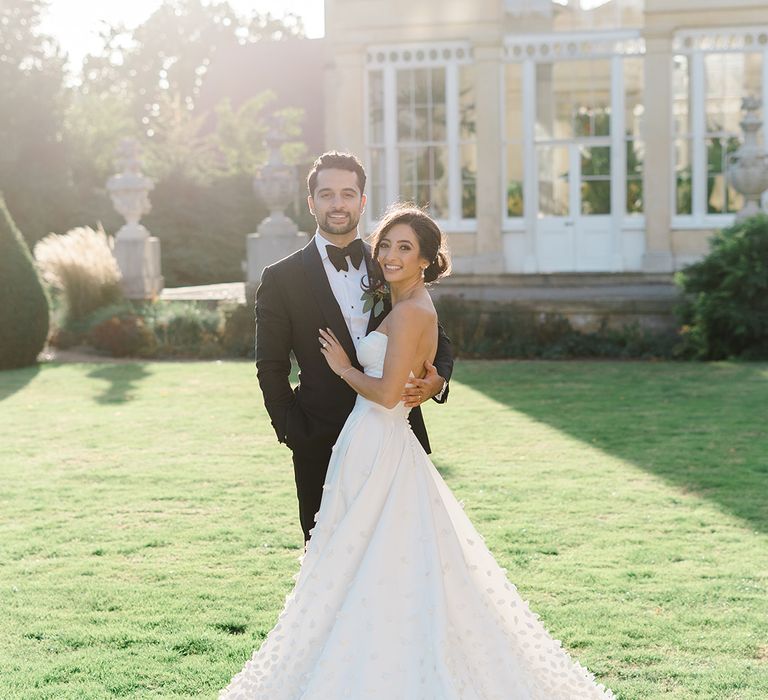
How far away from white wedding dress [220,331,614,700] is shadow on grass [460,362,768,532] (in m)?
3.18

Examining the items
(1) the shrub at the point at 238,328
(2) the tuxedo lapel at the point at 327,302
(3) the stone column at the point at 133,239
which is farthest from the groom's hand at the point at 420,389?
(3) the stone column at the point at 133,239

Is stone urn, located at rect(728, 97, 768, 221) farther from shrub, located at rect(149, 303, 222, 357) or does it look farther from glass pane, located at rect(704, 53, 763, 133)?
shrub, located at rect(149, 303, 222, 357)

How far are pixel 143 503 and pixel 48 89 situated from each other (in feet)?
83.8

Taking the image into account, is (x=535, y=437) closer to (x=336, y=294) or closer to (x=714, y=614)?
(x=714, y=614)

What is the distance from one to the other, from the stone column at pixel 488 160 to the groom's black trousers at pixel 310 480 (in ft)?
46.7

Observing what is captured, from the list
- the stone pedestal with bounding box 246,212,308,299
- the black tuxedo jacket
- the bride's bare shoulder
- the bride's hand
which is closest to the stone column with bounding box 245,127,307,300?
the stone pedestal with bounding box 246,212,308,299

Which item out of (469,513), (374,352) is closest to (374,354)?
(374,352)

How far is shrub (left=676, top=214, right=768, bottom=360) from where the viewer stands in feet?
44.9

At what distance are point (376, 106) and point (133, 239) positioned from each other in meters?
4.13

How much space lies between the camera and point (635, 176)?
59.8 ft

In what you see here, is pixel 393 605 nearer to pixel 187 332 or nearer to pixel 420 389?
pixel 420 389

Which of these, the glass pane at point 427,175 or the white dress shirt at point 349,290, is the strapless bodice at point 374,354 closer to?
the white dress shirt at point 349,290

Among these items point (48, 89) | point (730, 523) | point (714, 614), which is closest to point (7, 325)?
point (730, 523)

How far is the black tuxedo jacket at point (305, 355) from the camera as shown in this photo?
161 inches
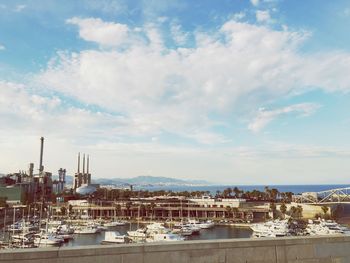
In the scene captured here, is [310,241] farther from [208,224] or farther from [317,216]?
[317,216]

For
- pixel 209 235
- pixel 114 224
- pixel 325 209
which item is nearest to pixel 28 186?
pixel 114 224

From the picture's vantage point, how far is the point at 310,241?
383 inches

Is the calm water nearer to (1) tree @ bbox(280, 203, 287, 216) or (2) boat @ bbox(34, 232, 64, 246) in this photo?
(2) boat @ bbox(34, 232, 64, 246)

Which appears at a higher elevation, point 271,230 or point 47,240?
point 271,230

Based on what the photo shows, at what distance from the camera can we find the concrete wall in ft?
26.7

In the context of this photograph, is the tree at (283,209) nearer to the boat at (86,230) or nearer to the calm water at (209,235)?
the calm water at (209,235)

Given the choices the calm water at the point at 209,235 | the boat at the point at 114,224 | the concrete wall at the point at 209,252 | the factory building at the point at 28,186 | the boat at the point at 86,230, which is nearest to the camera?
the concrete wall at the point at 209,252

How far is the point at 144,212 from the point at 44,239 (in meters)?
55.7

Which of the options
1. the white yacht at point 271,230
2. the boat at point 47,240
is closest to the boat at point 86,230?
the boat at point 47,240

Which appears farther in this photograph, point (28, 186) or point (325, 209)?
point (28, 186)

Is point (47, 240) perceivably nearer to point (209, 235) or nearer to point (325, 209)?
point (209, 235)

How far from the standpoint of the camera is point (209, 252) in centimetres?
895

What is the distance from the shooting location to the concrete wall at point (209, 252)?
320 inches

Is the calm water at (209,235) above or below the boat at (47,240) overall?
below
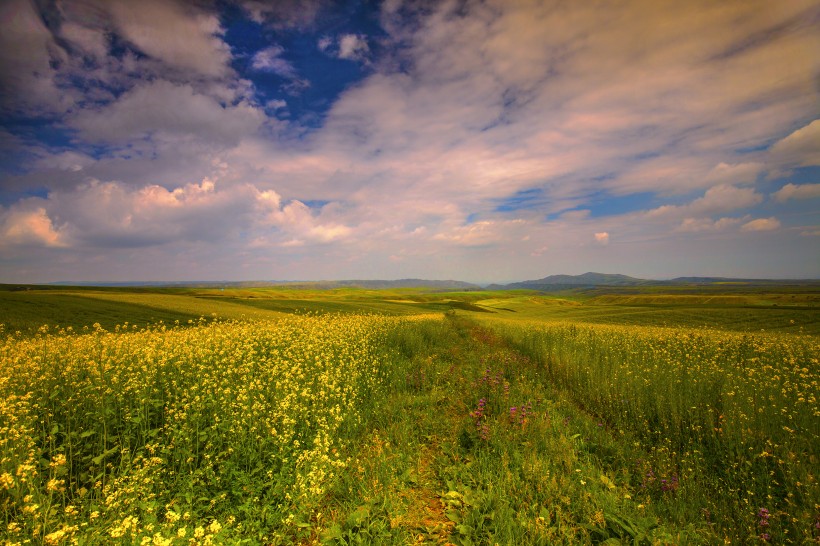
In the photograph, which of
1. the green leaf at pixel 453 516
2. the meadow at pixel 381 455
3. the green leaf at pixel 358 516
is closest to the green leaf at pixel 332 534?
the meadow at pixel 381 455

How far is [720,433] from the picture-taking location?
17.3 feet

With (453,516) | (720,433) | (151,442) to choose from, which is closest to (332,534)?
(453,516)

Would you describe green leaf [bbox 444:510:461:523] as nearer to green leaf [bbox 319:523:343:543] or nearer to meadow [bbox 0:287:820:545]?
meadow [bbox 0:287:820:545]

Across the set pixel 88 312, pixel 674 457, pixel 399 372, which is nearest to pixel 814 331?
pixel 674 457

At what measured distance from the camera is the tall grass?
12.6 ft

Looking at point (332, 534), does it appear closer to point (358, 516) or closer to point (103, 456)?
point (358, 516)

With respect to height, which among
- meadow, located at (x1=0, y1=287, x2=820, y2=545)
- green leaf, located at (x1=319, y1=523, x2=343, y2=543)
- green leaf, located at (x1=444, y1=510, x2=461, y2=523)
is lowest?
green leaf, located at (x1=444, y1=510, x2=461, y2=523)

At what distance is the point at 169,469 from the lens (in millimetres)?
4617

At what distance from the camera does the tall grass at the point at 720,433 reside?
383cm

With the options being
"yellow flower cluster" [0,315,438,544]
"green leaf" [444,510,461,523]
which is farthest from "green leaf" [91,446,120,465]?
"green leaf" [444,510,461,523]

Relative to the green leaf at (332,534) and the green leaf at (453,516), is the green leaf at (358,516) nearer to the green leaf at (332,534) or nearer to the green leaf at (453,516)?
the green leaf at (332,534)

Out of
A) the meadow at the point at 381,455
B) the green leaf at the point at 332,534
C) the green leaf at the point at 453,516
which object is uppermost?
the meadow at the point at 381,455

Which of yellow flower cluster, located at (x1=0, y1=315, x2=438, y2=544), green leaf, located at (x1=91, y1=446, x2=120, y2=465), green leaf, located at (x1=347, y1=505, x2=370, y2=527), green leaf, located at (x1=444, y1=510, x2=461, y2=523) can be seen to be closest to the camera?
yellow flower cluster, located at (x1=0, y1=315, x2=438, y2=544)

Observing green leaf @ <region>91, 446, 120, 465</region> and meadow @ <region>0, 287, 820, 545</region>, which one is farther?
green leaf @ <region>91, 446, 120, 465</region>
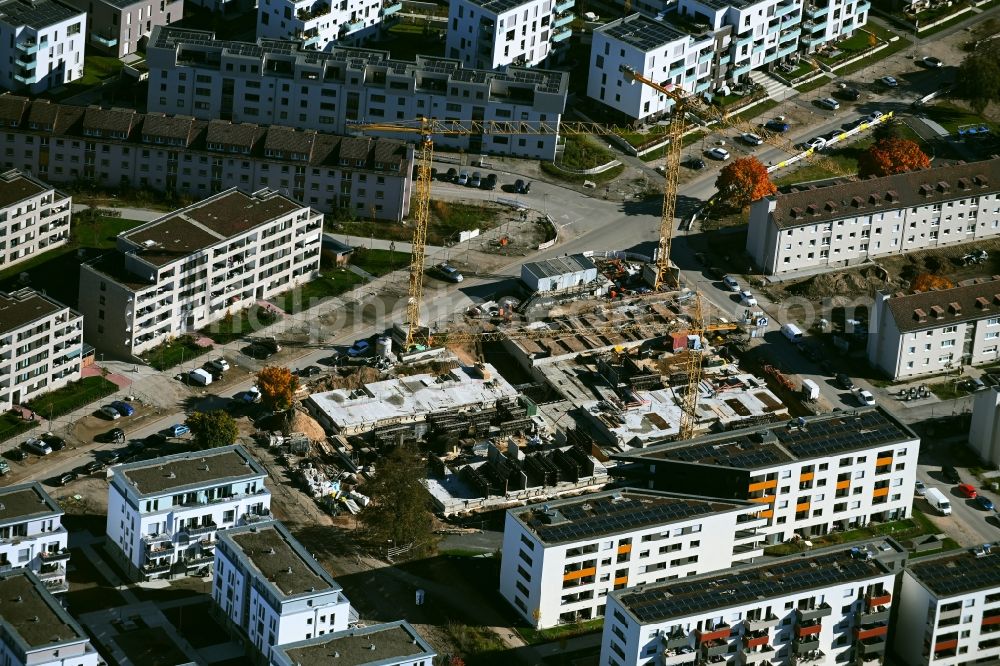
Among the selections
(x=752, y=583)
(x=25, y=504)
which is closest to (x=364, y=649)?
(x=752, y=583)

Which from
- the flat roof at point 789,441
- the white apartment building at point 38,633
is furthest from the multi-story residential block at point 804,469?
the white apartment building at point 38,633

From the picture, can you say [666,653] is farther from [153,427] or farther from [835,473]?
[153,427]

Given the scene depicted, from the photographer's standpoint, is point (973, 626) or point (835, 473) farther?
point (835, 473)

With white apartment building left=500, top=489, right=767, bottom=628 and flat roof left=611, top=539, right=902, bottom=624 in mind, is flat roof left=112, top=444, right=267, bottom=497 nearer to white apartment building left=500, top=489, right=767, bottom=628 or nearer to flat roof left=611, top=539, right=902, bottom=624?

▸ **TASK DETAILS**: Only the lines from the one containing "Which of yellow" through the last line of the entries above belong in the copy; reproduce them exactly and drop every picture.

▸ **OUTPUT BELOW**:
Which of yellow flower cluster, located at (x1=0, y1=315, x2=438, y2=544), green leaf, located at (x1=91, y1=446, x2=120, y2=465), green leaf, located at (x1=347, y1=505, x2=370, y2=527), green leaf, located at (x1=444, y1=510, x2=461, y2=523) can be seen to be closest to the camera?
yellow flower cluster, located at (x1=0, y1=315, x2=438, y2=544)

Observing green leaf @ <region>91, 446, 120, 465</region> and meadow @ <region>0, 287, 820, 545</region>, which one is farther?
green leaf @ <region>91, 446, 120, 465</region>
Among the selections
(x=752, y=583)
(x=25, y=504)
which is closest to (x=364, y=649)?
(x=752, y=583)

Which from
- the flat roof at point 789,441
- the white apartment building at point 38,633
is furthest from the multi-story residential block at point 804,469?
the white apartment building at point 38,633

From the picture, can you say [666,653] is farther from [153,427] or farther from [835,473]?
[153,427]

Given the scene depicted, from the photographer's standpoint, is point (973, 626) or point (835, 473) farther?
point (835, 473)

With white apartment building left=500, top=489, right=767, bottom=628 and flat roof left=611, top=539, right=902, bottom=624 in mind, is flat roof left=112, top=444, right=267, bottom=497 nearer to white apartment building left=500, top=489, right=767, bottom=628 or nearer to flat roof left=611, top=539, right=902, bottom=624?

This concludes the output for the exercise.